START Source material

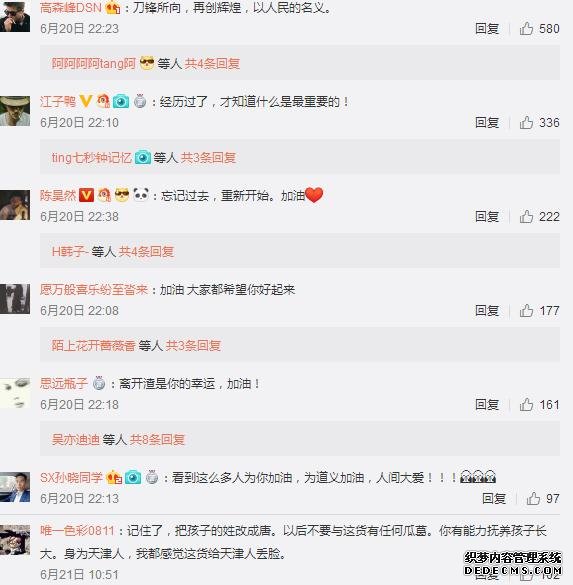 离婚十天唐菀接戏复工被鼓励 曹云金晒工作照连累观众被吐槽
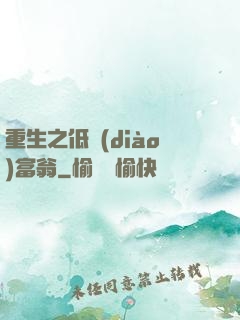 重生之低調(diào)富翁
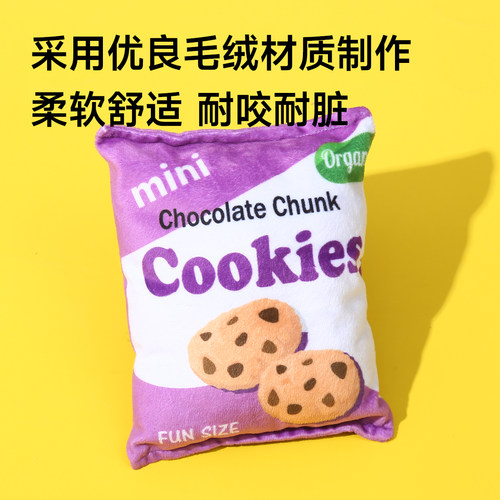 QZee狗狗发声玩具毛绒薯片饮料啤酒抱枕响纸耐咬磨牙解闷大小型犬 - 图0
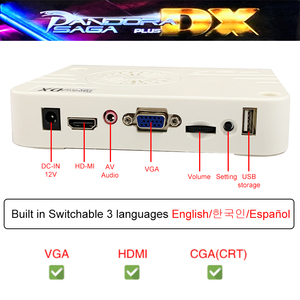5000 in 1 PandoraアーケードワイヤレスEスポーツコントローラー音楽ビデオゲームTekken7ポータブル包装コインプッシャータイプ - Product Image 5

END Source material

§ Required action
Reproduce every line above exactly, pictures excluded.

§ Exercise result
 离婚十天唐菀接戏复工被鼓励 曹云金晒工作照连累观众被吐槽
 重生之低調(diào)富翁
 QZee狗狗发声玩具毛绒薯片饮料啤酒抱枕响纸耐咬磨牙解闷大小型犬 - 图0
5000 in 1 PandoraアーケードワイヤレスEスポーツコントローラー音楽ビデオゲームTekken7ポータブル包装コインプッシャータイプ - Product Image 5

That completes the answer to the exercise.